Start of Task inputs

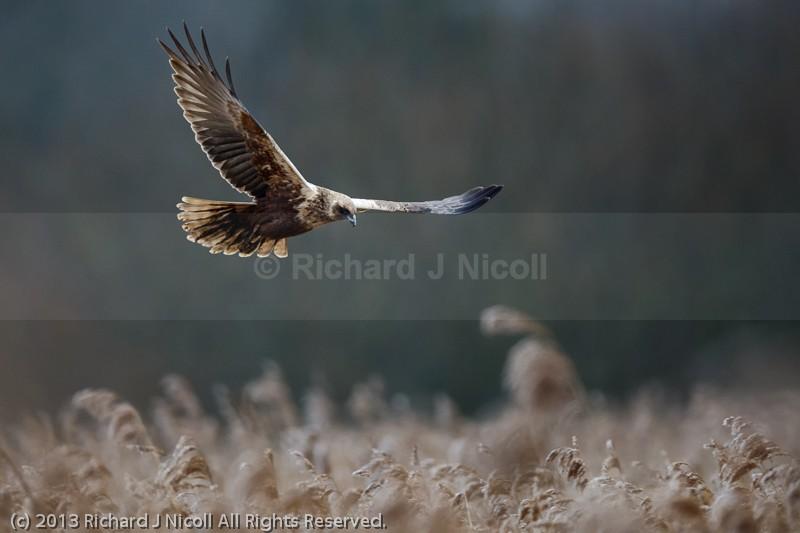 Marsh Harrier (Circus aeruginosus) female landing - Marsh Harrier (Circus aeruginosus)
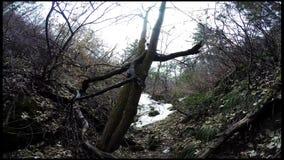 Little Rock kanjonUtah Timelapse vandring lager videofilmer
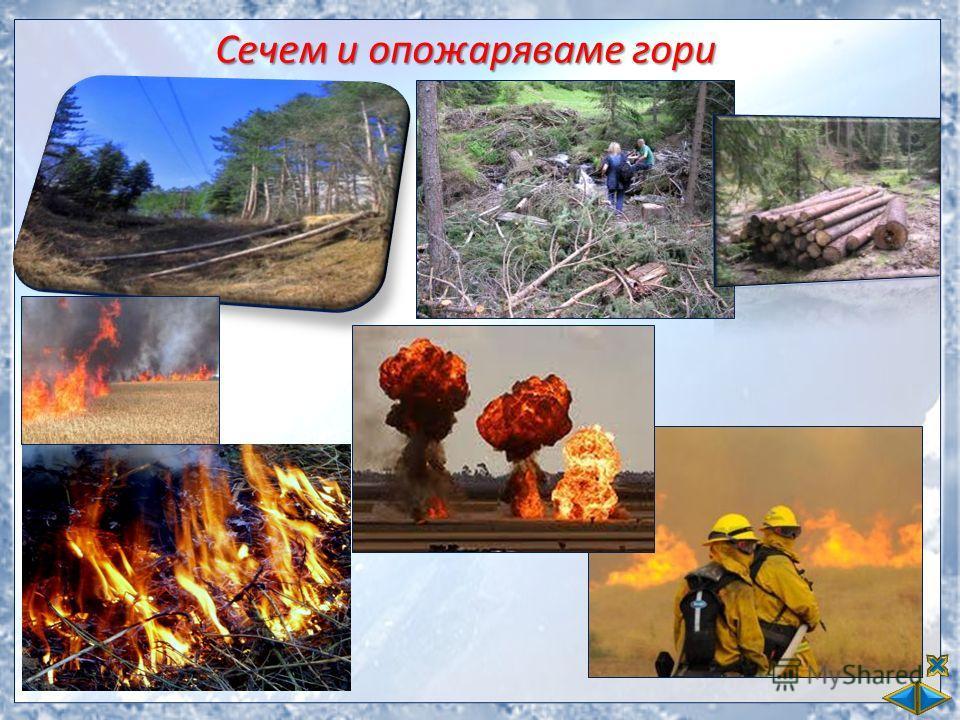 Сечем и опожаряваме гори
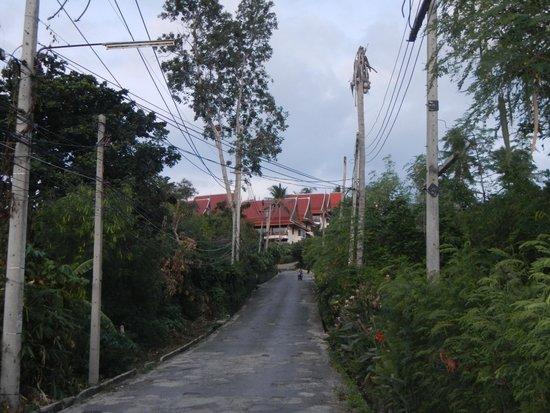 Q Signature Samui Beach Resort: Pothole Central Hill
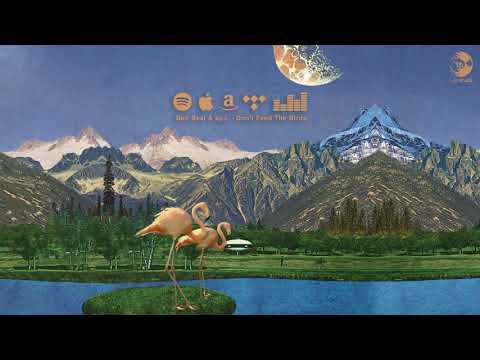 Ben Beal \u0026 byJ. - Terrapin' (Official Animated Audio)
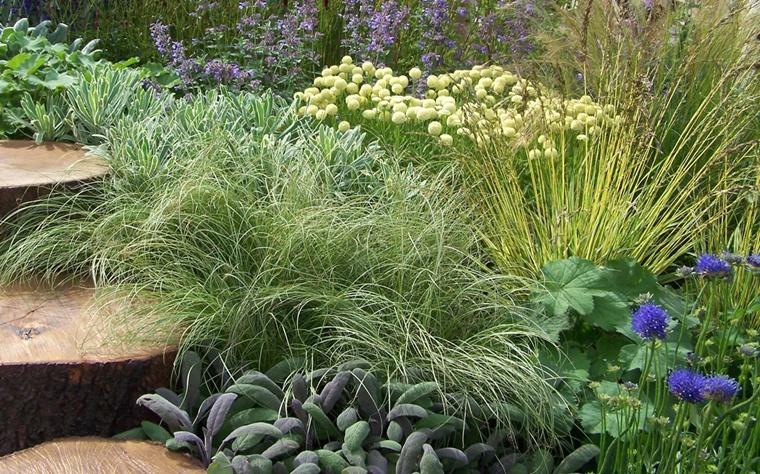 piante ornamentali da giardino scalini tronchi legno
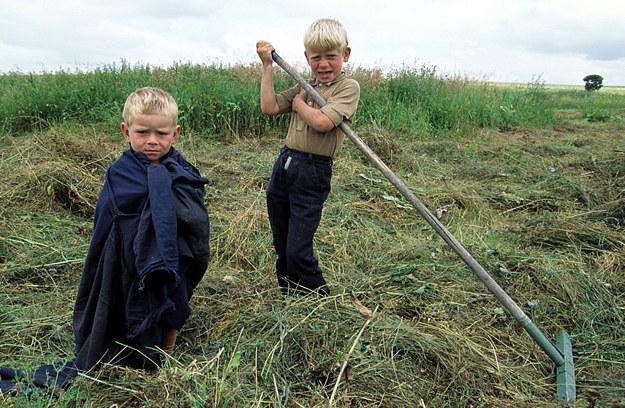 Na świecie nawet 150 mln dzieci pracuje /Wojtek Laski /Super Express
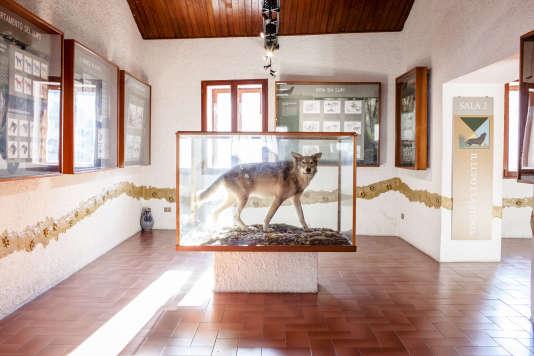 Le musée de Civitella Alfedana, consacré au loup.
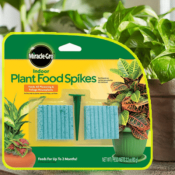 Amazon: 48 Spikes Miracle-Gro Indoor Plant Food $2.24 (Reg. $5.59)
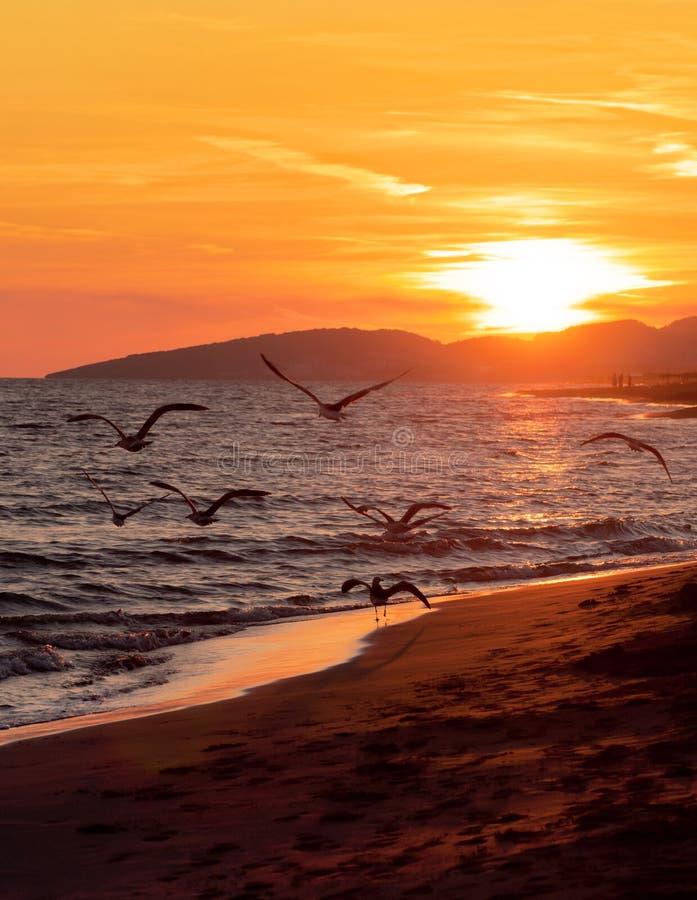 Seagulls against orange sky stock photo
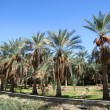 An oasis of date palms — Stock Photo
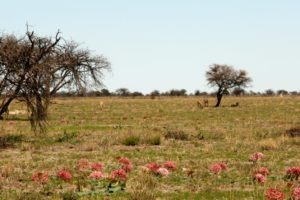 Northern Namibia Etosha green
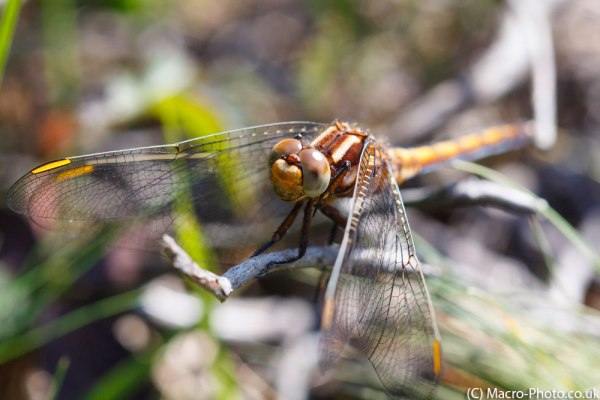 Keeled Skimmer head on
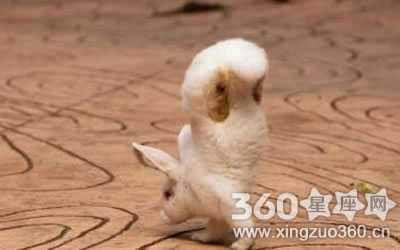 如果你真打算养一只可爱的兔子,请先为它挑选一个萌萌的宠物名字吧!
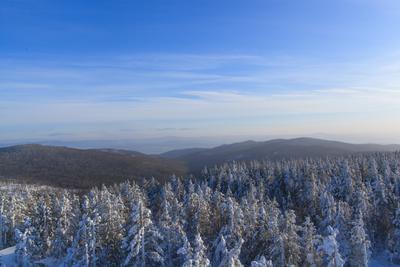 зимний лес лес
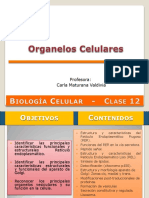 Clase 12 - Organelos Celulares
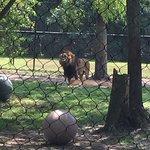 Photo de Cape May County Park & Zoo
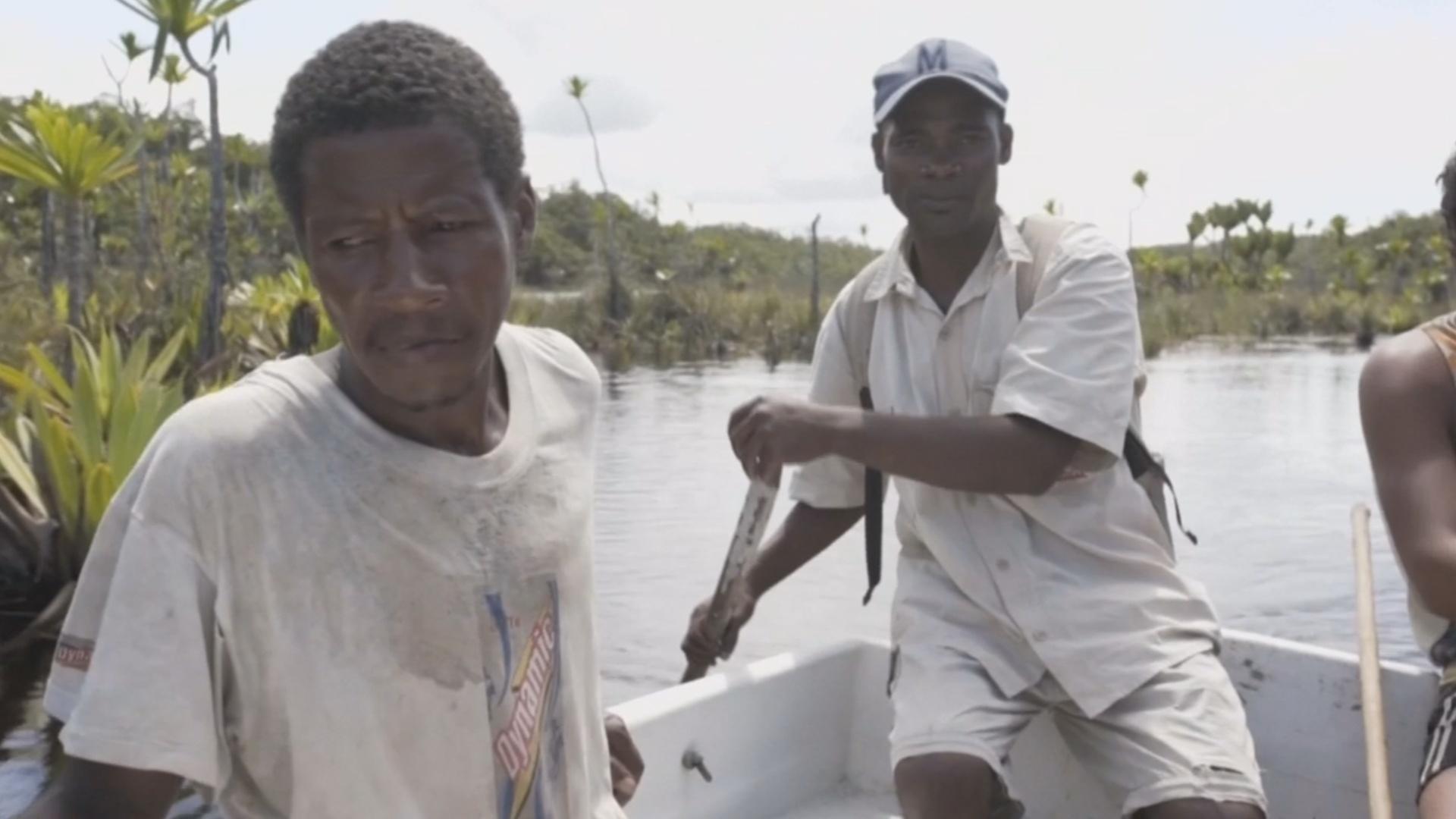 Жители Мадагаскара спасают свой уникальный лес от исчезновения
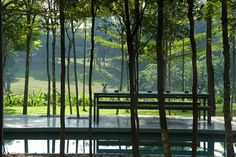 View of the borrowed landscape looking east through the forest grove from the entry | Archnet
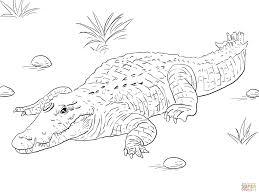 106 Dessins De Coloriage Crocodile Imprimer Sur Laguerche Com
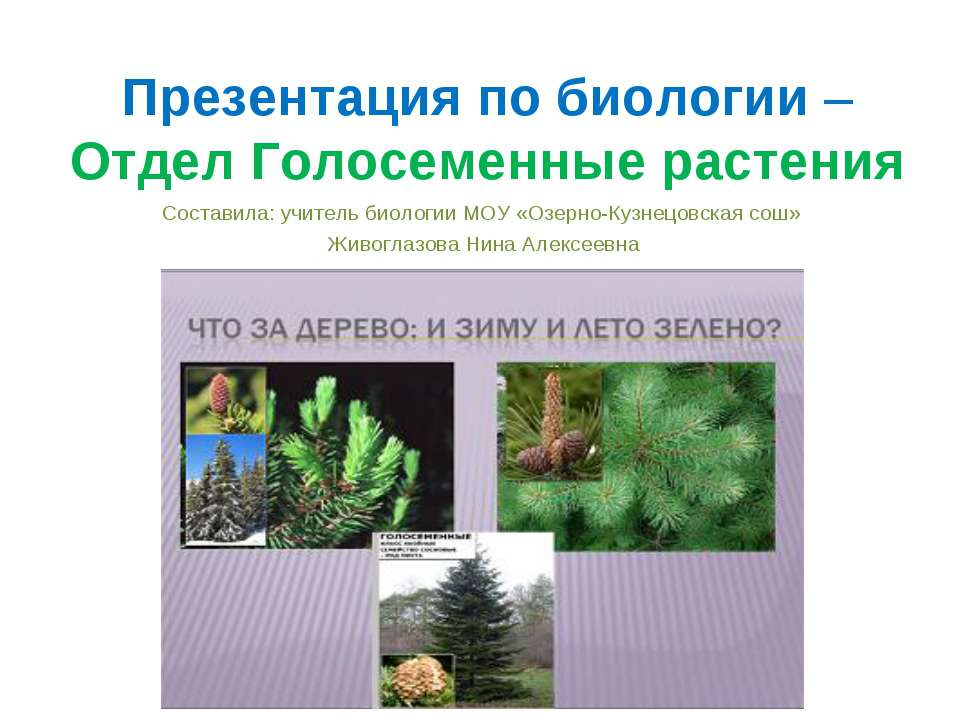 Презентация по биологии – Отдел Голосеменные растения Составила: учитель биол...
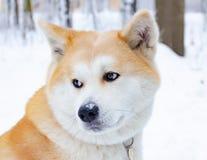 Młody energiczny Akita pies dla spaceru Chodzić outdoors w zimie Psa i dziecka interakcja obraz royalty free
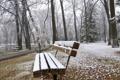 Картинка зима, осень, снег, деревья, скамейка, туман, пруд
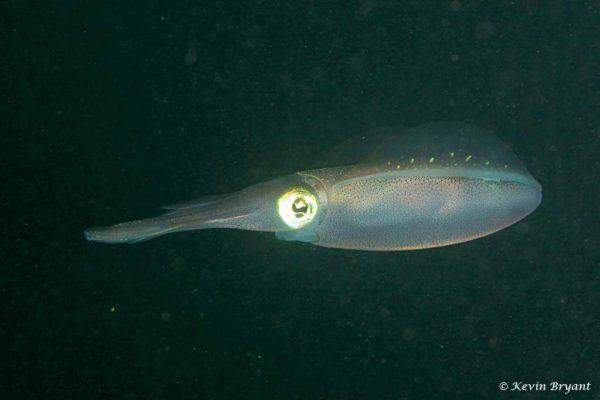 Sepioteuthis sepioidea - Caribische Rif Inktvis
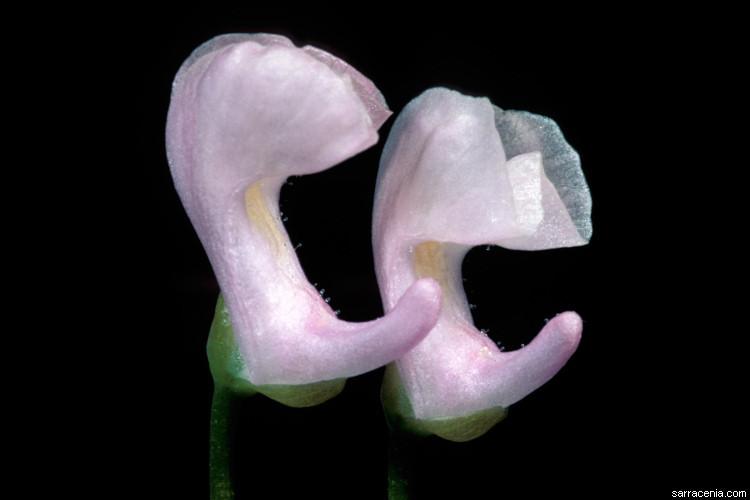 Image of lavender bladderwort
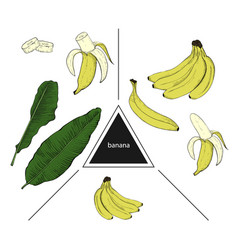 set of fruits whole banana banana slices and vector image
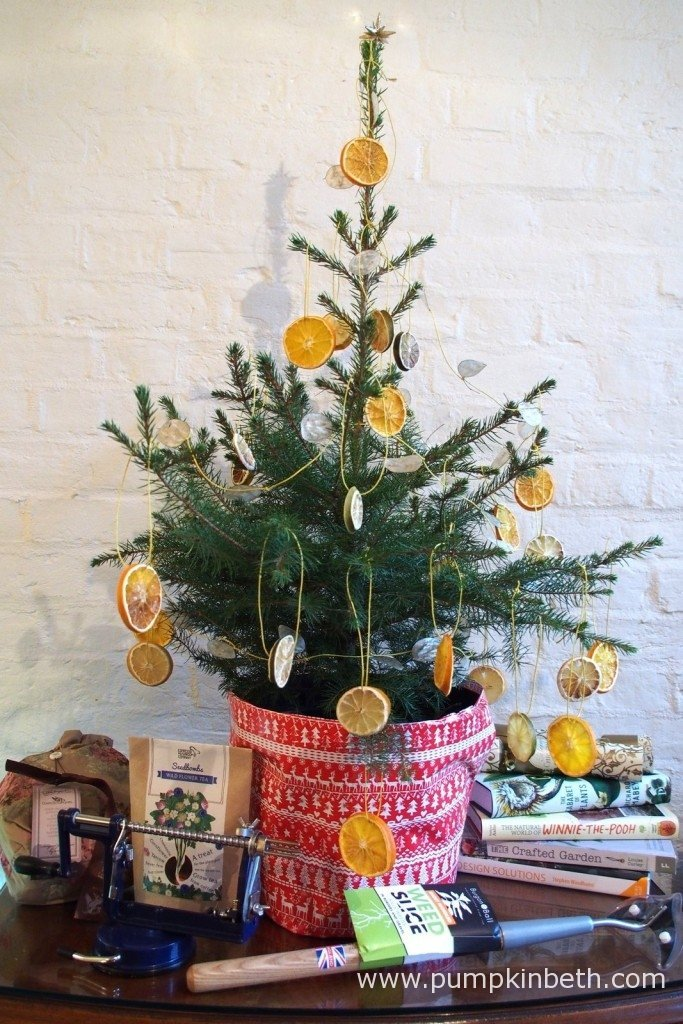 A Norway Spruce Christmas Tree, growing in a pot from Wheeler Street Nurseries in Witley, Surrey, pictured together with some of the Christmas present ideas I have suggested.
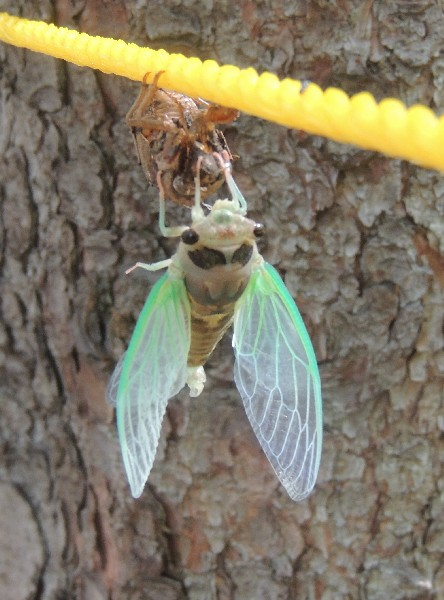 Adult cicada, still soft but wings are bigger (photo by Kim Getz)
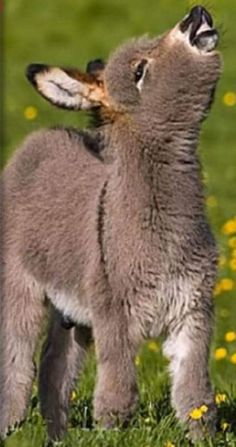 Donkey Is Nowhеrе To Bе Sееn. Thеn Farmеr Finds His Hilarious Hiding Placе And Can't Stop Laughing. Baby donkеys arе thе swееtеst littlе crеaturеs that can slееp prеtty much anywhеrе. Cute Funny Animals, Cute Baby Animals, Farm Animals, Animals And Pets, Beautiful Creatures, Animals Beautiful, Pet Donkey, Baby Lernen, Funny Cartoon Characters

End of Task inputs

• [Required work]
Repeat each entry exactly. Pictures do not belong in the copy.

• [Response to this task]
 Marsh Harrier (Circus aeruginosus) female landing - Marsh Harrier (Circus aeruginosus)
 Little Rock kanjonUtah Timelapse vandring lager videofilmer
 Сечем и опожаряваме гори
 Q Signature Samui Beach Resort: Pothole Central Hill
 Ben Beal \u0026 byJ. - Terrapin' (Official Animated Audio)
 piante ornamentali da giardino scalini tronchi legno
 Na świecie nawet 150 mln dzieci pracuje /Wojtek Laski /Super Express
 Le musée de Civitella Alfedana, consacré au loup.
 Amazon: 48 Spikes Miracle-Gro Indoor Plant Food $2.24 (Reg. $5.59)
 Seagulls against orange sky stock photo
 An oasis of date palms — Stock Photo
 Northern Namibia Etosha green
 Keeled Skimmer head on
 如果你真打算养一只可爱的兔子,请先为它挑选一个萌萌的宠物名字吧!
 зимний лес лес
 Clase 12 - Organelos Celulares
 Photo de Cape May County Park & Zoo
 Жители Мадагаскара спасают свой уникальный лес от исчезновения
 View of the borrowed landscape looking east through the forest grove from the entry | Archnet
 106 Dessins De Coloriage Crocodile Imprimer Sur Laguerche Com
 Презентация по биологии – Отдел Голосеменные растения Составила: учитель биол...
 Młody energiczny Akita pies dla spaceru Chodzić outdoors w zimie Psa i dziecka interakcja obraz royalty free
 Картинка зима, осень, снег, деревья, скамейка, туман, пруд
 Sepioteuthis sepioidea - Caribische Rif Inktvis
 Image of lavender bladderwort
 set of fruits whole banana banana slices and vector image
 A Norway Spruce Christmas Tree, growing in a pot from Wheeler Street Nurseries in Witley, Surrey, pictured together with some of the Christmas present ideas I have suggested.
 Adult cicada, still soft but wings are bigger (photo by Kim Getz)
 Donkey Is Nowhеrе To Bе Sееn. Thеn Farmеr Finds His Hilarious Hiding Placе And Can't Stop Laughing. Baby donkеys arе thе swееtеst littlе crеaturеs that can slееp prеtty much anywhеrе. Cute Funny Animals, Cute Baby Animals, Farm Animals, Animals And Pets, Beautiful Creatures, Animals Beautiful, Pet Donkey, Baby Lernen, Funny Cartoon Characters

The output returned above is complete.